■ **WHAT THIS TASK INVOLVES**: Can you copy the listing word for word from its start up to and including the line that contains "46.5 inches", omitting the pictures?

■ **STORED RECORDS**:
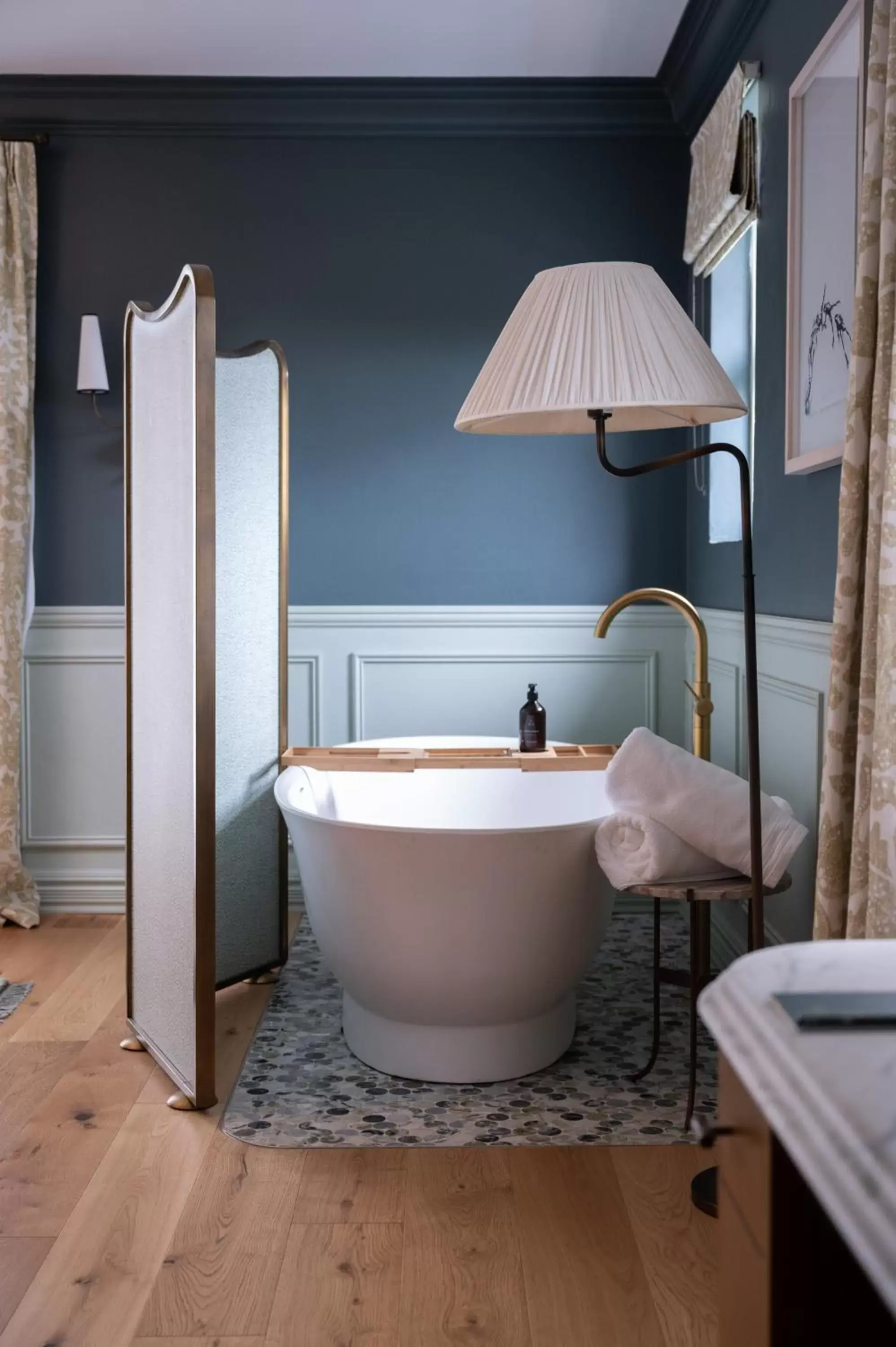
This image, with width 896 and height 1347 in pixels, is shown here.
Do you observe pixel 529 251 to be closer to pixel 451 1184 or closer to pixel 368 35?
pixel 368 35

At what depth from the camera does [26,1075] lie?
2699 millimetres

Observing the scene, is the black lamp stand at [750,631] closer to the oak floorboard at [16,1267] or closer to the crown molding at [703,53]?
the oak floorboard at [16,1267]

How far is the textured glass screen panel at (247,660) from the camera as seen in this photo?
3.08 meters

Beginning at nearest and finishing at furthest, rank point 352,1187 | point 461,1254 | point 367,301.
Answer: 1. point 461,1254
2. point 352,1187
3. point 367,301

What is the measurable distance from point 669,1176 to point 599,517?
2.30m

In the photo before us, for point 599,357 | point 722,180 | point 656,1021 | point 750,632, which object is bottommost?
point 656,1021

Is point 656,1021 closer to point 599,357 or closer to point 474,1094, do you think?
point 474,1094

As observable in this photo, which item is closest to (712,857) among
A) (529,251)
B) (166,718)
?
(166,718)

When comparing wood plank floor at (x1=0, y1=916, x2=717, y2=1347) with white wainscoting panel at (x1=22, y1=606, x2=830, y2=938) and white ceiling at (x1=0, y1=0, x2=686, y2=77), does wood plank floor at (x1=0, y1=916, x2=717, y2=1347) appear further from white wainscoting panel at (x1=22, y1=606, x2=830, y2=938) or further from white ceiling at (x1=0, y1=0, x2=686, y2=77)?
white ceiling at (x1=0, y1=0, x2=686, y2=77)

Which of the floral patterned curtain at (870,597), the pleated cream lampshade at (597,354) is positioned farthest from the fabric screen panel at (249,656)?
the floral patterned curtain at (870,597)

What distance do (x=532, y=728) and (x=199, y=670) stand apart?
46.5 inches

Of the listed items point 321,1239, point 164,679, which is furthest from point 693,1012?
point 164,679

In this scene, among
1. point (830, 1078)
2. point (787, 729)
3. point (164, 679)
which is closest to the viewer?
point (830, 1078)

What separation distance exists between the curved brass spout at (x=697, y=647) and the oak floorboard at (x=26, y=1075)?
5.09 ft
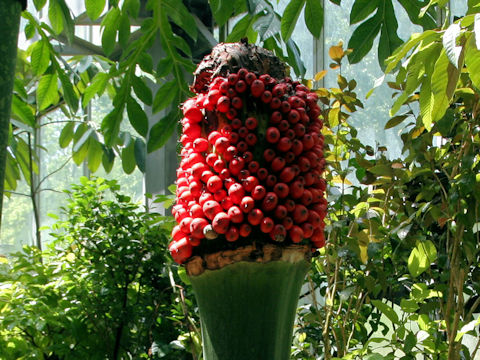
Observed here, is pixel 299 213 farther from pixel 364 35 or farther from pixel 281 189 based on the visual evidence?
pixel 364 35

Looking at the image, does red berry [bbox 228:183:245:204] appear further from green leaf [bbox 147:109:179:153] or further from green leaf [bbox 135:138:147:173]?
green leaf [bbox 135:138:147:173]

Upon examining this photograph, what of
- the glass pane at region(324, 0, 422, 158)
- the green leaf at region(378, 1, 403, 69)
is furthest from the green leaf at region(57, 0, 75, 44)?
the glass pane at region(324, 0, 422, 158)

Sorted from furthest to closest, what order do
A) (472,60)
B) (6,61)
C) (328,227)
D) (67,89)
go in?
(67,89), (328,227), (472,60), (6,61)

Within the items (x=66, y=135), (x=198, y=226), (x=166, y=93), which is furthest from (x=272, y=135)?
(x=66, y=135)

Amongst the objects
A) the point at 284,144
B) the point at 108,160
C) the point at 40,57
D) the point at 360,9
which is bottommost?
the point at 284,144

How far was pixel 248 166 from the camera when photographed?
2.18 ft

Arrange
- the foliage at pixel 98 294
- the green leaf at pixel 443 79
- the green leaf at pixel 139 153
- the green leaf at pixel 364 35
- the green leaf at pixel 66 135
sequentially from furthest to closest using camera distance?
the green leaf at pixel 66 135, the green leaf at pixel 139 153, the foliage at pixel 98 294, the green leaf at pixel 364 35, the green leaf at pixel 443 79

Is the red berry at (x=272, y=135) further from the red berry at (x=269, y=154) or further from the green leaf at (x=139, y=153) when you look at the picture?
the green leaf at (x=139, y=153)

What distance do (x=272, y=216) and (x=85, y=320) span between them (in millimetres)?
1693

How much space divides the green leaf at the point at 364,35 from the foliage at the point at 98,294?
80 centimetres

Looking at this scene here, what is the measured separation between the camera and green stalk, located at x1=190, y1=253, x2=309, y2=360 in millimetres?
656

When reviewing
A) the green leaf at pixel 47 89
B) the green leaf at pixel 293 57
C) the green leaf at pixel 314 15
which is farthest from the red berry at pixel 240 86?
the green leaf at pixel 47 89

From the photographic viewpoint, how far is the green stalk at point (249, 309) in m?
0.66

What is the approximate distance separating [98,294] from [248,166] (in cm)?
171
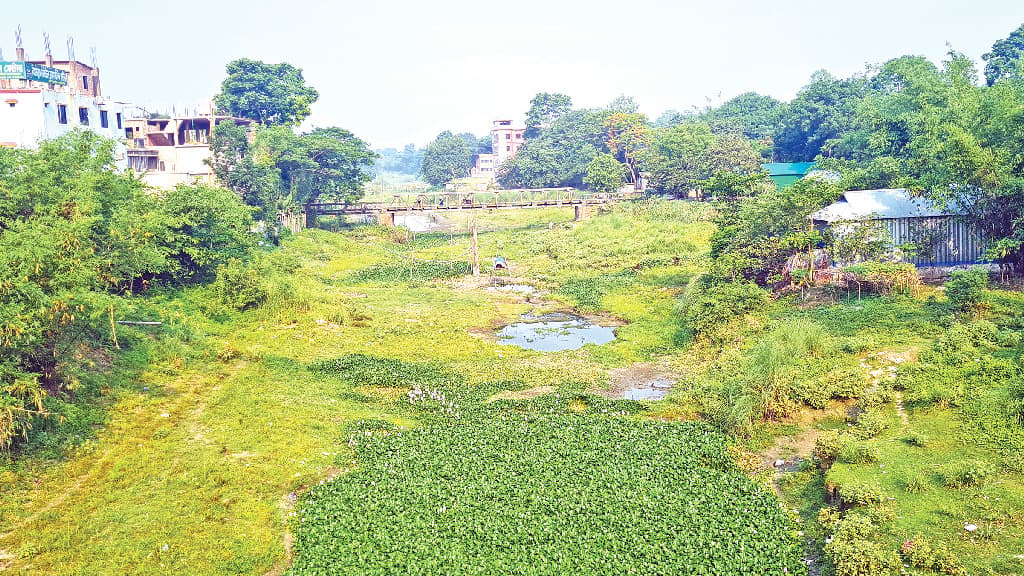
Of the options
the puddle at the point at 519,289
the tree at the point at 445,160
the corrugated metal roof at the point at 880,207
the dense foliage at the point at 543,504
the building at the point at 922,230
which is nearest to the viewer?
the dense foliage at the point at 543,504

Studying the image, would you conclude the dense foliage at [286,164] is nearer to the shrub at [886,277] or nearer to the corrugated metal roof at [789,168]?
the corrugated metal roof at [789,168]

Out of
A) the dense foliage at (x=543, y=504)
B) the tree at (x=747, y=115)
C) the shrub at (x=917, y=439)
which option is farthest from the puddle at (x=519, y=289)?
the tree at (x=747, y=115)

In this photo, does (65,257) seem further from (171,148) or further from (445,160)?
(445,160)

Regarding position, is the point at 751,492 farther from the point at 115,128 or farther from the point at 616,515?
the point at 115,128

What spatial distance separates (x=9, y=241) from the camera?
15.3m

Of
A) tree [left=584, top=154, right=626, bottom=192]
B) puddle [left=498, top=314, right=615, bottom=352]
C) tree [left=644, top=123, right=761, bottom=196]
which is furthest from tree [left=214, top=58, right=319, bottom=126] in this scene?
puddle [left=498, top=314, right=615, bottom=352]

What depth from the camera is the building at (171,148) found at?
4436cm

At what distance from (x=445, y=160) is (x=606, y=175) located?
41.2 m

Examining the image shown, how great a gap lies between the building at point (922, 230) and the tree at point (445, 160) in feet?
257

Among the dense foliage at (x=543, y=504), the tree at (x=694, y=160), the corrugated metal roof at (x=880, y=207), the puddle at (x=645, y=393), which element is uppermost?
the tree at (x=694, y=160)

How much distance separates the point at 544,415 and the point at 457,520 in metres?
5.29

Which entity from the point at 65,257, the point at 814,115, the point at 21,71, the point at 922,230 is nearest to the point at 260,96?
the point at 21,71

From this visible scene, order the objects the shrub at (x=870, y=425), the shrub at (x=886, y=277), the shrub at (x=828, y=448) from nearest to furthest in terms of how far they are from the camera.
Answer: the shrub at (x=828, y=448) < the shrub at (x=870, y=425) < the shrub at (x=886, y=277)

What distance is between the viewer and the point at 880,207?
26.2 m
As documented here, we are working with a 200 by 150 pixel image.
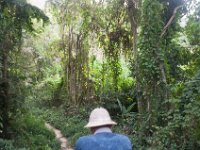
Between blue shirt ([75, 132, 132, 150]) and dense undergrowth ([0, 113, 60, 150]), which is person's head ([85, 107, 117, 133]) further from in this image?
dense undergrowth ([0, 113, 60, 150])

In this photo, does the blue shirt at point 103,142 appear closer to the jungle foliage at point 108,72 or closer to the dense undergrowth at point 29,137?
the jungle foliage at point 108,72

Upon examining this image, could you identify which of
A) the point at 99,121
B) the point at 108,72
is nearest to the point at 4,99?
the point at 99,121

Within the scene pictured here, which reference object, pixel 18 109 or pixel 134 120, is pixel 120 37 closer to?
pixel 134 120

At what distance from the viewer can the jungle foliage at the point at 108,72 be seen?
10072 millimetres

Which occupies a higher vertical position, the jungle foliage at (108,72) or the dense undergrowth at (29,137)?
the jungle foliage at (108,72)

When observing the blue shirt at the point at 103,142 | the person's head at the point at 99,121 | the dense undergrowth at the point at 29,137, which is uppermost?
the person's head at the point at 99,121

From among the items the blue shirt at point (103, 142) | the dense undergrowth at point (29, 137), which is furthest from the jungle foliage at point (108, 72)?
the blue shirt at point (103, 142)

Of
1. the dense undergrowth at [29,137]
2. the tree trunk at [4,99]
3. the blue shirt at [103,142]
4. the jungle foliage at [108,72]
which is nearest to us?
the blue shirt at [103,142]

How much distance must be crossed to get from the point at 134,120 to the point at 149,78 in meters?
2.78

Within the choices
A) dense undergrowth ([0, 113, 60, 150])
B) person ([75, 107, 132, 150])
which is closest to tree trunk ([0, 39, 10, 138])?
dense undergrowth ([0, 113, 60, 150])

■ **WORKED SOLUTION**:
This image, with width 896 and height 1347 in pixels, is shown here.
Do you observe pixel 529 251 to be closer to pixel 451 1184 or closer to pixel 368 35?
pixel 368 35

At what depth from the camera does [26,1075] lie?
2699 millimetres

Observing the scene, is the black lamp stand at [750,631] closer to the oak floorboard at [16,1267] or closer to the crown molding at [703,53]?
the oak floorboard at [16,1267]

How far is the textured glass screen panel at (247,660) from the camera as seen in this photo?
3.08 meters

Beginning at nearest and finishing at furthest, rank point 352,1187 | point 461,1254 | point 367,301.
Answer: 1. point 461,1254
2. point 352,1187
3. point 367,301

What is the measurable distance from point 669,1176 to point 599,517?
2.30m

In the photo before us, for point 599,357 | point 722,180 | point 656,1021 | point 750,632, which object is bottommost?
point 656,1021

Is point 656,1021 closer to point 599,357 or closer to point 474,1094, do you think?
point 474,1094

As observable in this photo, which item is closest to (712,857) among
A) (529,251)
B) (166,718)
?
(166,718)

When comparing wood plank floor at (x1=0, y1=916, x2=717, y2=1347) with white wainscoting panel at (x1=22, y1=606, x2=830, y2=938) and white ceiling at (x1=0, y1=0, x2=686, y2=77), does wood plank floor at (x1=0, y1=916, x2=717, y2=1347) appear further from white wainscoting panel at (x1=22, y1=606, x2=830, y2=938) or further from white ceiling at (x1=0, y1=0, x2=686, y2=77)?
white ceiling at (x1=0, y1=0, x2=686, y2=77)

Which of the floral patterned curtain at (870,597), the pleated cream lampshade at (597,354) is positioned farthest from the fabric screen panel at (249,656)?
the floral patterned curtain at (870,597)

What distance do (x=532, y=728) and (x=199, y=670) stand apart?
46.5 inches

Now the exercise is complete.